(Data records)
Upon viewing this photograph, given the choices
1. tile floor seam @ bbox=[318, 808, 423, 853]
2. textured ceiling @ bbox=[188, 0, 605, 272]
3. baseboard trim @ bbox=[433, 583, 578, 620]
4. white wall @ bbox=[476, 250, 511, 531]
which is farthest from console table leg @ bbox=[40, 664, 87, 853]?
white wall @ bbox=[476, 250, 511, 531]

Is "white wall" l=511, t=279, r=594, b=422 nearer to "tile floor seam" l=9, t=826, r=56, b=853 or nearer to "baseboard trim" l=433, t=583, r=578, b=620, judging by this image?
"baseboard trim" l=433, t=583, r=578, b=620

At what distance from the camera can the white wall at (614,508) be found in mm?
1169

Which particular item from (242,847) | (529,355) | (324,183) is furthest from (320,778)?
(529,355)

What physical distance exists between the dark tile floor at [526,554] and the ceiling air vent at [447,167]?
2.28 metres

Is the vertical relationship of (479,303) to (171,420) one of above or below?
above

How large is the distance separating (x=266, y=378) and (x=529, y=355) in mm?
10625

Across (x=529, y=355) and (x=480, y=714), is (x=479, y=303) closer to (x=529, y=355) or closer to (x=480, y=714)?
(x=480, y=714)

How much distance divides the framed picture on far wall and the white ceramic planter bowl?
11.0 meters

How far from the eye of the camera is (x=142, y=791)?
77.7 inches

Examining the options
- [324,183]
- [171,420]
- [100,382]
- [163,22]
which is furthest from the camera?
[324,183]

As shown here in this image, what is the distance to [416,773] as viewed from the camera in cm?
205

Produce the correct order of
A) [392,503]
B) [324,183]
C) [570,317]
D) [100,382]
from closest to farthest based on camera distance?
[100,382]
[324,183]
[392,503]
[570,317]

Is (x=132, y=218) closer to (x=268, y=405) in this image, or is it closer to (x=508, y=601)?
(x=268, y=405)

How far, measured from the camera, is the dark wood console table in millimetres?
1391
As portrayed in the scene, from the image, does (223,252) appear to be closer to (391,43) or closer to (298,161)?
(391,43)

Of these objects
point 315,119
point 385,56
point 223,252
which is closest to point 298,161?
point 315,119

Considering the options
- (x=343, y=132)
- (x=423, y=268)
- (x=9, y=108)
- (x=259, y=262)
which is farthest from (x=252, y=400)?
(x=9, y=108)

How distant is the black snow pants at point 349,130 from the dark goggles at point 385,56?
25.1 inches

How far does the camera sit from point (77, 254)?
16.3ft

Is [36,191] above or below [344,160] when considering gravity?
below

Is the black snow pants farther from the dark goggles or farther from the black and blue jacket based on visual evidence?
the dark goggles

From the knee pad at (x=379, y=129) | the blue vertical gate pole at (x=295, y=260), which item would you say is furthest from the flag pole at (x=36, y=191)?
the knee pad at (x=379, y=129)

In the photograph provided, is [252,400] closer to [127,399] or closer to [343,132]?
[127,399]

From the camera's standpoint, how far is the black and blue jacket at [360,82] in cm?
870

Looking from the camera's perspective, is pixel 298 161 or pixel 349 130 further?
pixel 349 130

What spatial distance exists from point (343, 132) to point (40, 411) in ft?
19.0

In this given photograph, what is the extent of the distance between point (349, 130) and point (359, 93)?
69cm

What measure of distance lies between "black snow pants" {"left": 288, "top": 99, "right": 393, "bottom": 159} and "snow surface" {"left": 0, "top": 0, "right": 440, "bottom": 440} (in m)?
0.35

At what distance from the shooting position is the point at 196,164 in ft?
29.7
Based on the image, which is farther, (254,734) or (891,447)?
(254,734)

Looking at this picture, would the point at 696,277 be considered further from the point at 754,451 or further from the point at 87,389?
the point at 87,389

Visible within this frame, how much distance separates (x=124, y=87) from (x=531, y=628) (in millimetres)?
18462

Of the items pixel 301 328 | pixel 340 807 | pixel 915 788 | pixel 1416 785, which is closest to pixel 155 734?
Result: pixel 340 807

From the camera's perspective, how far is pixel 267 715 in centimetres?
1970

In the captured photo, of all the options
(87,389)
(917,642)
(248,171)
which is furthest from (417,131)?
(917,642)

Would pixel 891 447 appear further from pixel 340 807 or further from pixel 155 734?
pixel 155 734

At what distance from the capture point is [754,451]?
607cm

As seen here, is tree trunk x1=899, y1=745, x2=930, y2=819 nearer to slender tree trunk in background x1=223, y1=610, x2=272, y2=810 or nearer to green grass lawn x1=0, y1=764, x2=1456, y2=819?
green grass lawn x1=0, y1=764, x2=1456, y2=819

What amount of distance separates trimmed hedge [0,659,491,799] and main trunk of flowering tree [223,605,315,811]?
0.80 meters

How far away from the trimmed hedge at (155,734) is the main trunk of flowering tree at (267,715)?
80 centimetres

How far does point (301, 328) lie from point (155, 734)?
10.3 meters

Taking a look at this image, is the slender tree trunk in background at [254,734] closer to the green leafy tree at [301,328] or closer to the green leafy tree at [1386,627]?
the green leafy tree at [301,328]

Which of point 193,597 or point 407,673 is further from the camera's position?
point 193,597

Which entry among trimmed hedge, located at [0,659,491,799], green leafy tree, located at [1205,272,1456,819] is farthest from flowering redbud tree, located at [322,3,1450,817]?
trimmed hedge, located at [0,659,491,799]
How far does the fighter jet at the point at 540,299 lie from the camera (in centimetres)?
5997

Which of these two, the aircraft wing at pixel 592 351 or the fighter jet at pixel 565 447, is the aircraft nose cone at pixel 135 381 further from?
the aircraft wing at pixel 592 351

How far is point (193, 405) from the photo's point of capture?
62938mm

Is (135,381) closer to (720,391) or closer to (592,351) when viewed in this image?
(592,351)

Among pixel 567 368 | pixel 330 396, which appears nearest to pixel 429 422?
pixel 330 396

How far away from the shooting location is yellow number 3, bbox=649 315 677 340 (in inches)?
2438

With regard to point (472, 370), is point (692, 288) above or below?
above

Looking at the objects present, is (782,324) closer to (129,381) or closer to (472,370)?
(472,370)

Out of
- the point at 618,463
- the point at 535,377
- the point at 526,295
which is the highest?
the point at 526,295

Set problem -> Give the data again, exactly as it stands.

Answer to the problem ->
Upon viewing this photograph, given the choices
1. tile floor seam @ bbox=[318, 808, 423, 853]
2. textured ceiling @ bbox=[188, 0, 605, 272]
3. baseboard trim @ bbox=[433, 583, 578, 620]
4. white wall @ bbox=[476, 250, 511, 531]
which is farthest from console table leg @ bbox=[40, 664, 87, 853]?
white wall @ bbox=[476, 250, 511, 531]

Is "white wall" l=511, t=279, r=594, b=422 nearer to "tile floor seam" l=9, t=826, r=56, b=853 or nearer to "baseboard trim" l=433, t=583, r=578, b=620, judging by this image?
"baseboard trim" l=433, t=583, r=578, b=620

At what distance from the camera can the white wall at (614,508) be found in mm?
1169

Which particular item from (242,847) | (529,355) | (324,183) is furthest from (320,778)?
(529,355)

What physical distance exists between the dark tile floor at [526,554] and the ceiling air vent at [447,167]?
2.28 metres

Is the vertical relationship of (479,303) to (171,420) one of above or below?
above

How large is the distance separating (x=266, y=378) and (x=529, y=355) in mm?
10625

Across (x=529, y=355) and (x=480, y=714), is (x=479, y=303) closer to (x=529, y=355) or closer to (x=480, y=714)?
(x=480, y=714)

How much distance divides the framed picture on far wall and the white ceramic planter bowl?
11.0 meters

How far from the eye of the camera is (x=142, y=791)?
77.7 inches

Examining the options
- [324,183]
- [171,420]
- [100,382]
- [163,22]
which is furthest from the camera?
[324,183]

As shown here in this image, what is the distance to [416,773] as viewed from the camera in cm?
205

Produce the correct order of
A) [392,503]
B) [324,183]
C) [570,317]
D) [100,382]
from closest to farthest based on camera distance?
[100,382]
[324,183]
[392,503]
[570,317]

Is (x=132, y=218) closer to (x=268, y=405) in this image, or is it closer to (x=508, y=601)?
(x=268, y=405)

How far, measured from the camera, is the dark wood console table in millimetres?
1391
As portrayed in the scene, from the image, does (223,252) appear to be closer to (391,43) or closer to (298,161)?
(391,43)

Of these objects
point 315,119
point 385,56
point 223,252
which is closest to point 298,161?
point 315,119

Considering the options
- (x=343, y=132)
- (x=423, y=268)
- (x=9, y=108)
- (x=259, y=262)
which is farthest from (x=252, y=400)?
(x=9, y=108)

How distant is the black snow pants at point 349,130 from the dark goggles at point 385,56?
25.1 inches

How far does the camera sit from point (77, 254)?
16.3ft

Is [36,191] above or below [344,160] when considering gravity?
below

Is the black snow pants farther from the dark goggles or farther from the black and blue jacket based on visual evidence?
the dark goggles

From the knee pad at (x=379, y=129) | the blue vertical gate pole at (x=295, y=260), which item would you say is furthest from the flag pole at (x=36, y=191)?
the knee pad at (x=379, y=129)

In the photograph provided, is [252,400] closer to [127,399] or closer to [343,132]?
[127,399]

From the camera's standpoint, how far is the black and blue jacket at [360,82] in cm?
870

Looking from the camera's perspective, is pixel 298 161 or pixel 349 130 further?
pixel 349 130

What spatial distance exists from point (343, 132) to point (40, 411) in ft?
19.0

In this given photograph, what is the extent of the distance between point (349, 130) and point (359, 93)?
69cm

What measure of distance lies between "black snow pants" {"left": 288, "top": 99, "right": 393, "bottom": 159} and "snow surface" {"left": 0, "top": 0, "right": 440, "bottom": 440} (in m)?
0.35

At what distance from the shooting position is the point at 196,164 in ft?
29.7
Based on the image, which is farther, (254,734) or (891,447)?
(254,734)

Looking at this picture, would the point at 696,277 be considered further from the point at 754,451 or further from the point at 87,389?
the point at 87,389

Visible within this frame, how much distance separates (x=124, y=87) from (x=531, y=628) (in millimetres)?
18462

Of the items pixel 301 328 | pixel 340 807 | pixel 915 788 | pixel 1416 785, which is closest to pixel 155 734?
Result: pixel 340 807

From the camera's perspective, how far is pixel 267 715 in centimetres?
1970

In the captured photo, of all the options
(87,389)
(917,642)
(248,171)
which is furthest from (417,131)?
(917,642)

Would pixel 891 447 appear further from pixel 340 807 or further from pixel 155 734?
pixel 155 734

At what distance from the capture point is [754,451]?
607cm

As seen here, is tree trunk x1=899, y1=745, x2=930, y2=819 nearer to slender tree trunk in background x1=223, y1=610, x2=272, y2=810 or nearer to green grass lawn x1=0, y1=764, x2=1456, y2=819?
green grass lawn x1=0, y1=764, x2=1456, y2=819

What amount of distance separates trimmed hedge [0,659,491,799] and main trunk of flowering tree [223,605,315,811]?
0.80 meters

How far away from the trimmed hedge at (155,734) is the main trunk of flowering tree at (267,715)?
80 centimetres

How far does point (301, 328) lie from point (155, 734)?
10.3 meters

Taking a look at this image, is the slender tree trunk in background at [254,734] closer to the green leafy tree at [301,328] or closer to the green leafy tree at [1386,627]?
the green leafy tree at [301,328]

Which of point 193,597 or point 407,673 is further from the camera's position?
point 193,597

Which entry among trimmed hedge, located at [0,659,491,799], green leafy tree, located at [1205,272,1456,819] is farthest from flowering redbud tree, located at [322,3,1450,817]?
trimmed hedge, located at [0,659,491,799]
How far does the fighter jet at the point at 540,299 lie from the camera (in centimetres)?
5997

Which of these two, the aircraft wing at pixel 592 351 or the fighter jet at pixel 565 447, is the aircraft nose cone at pixel 135 381 further from?
the aircraft wing at pixel 592 351

How far is point (193, 405) from the photo's point of capture?
62938mm

Is (135,381) closer to (720,391) or closer to (592,351) when viewed in this image?
(592,351)

Among pixel 567 368 | pixel 330 396, which appears nearest to pixel 429 422?
pixel 330 396

How far away from the shooting location is yellow number 3, bbox=649 315 677 340 (in inches)?
2438

With regard to point (472, 370), is point (692, 288) above or below?
above

Looking at the objects present, is (782,324) closer to (129,381) or closer to (472,370)?
(472,370)

Out of
- the point at 618,463
- the point at 535,377
- the point at 526,295
which is the highest?
the point at 526,295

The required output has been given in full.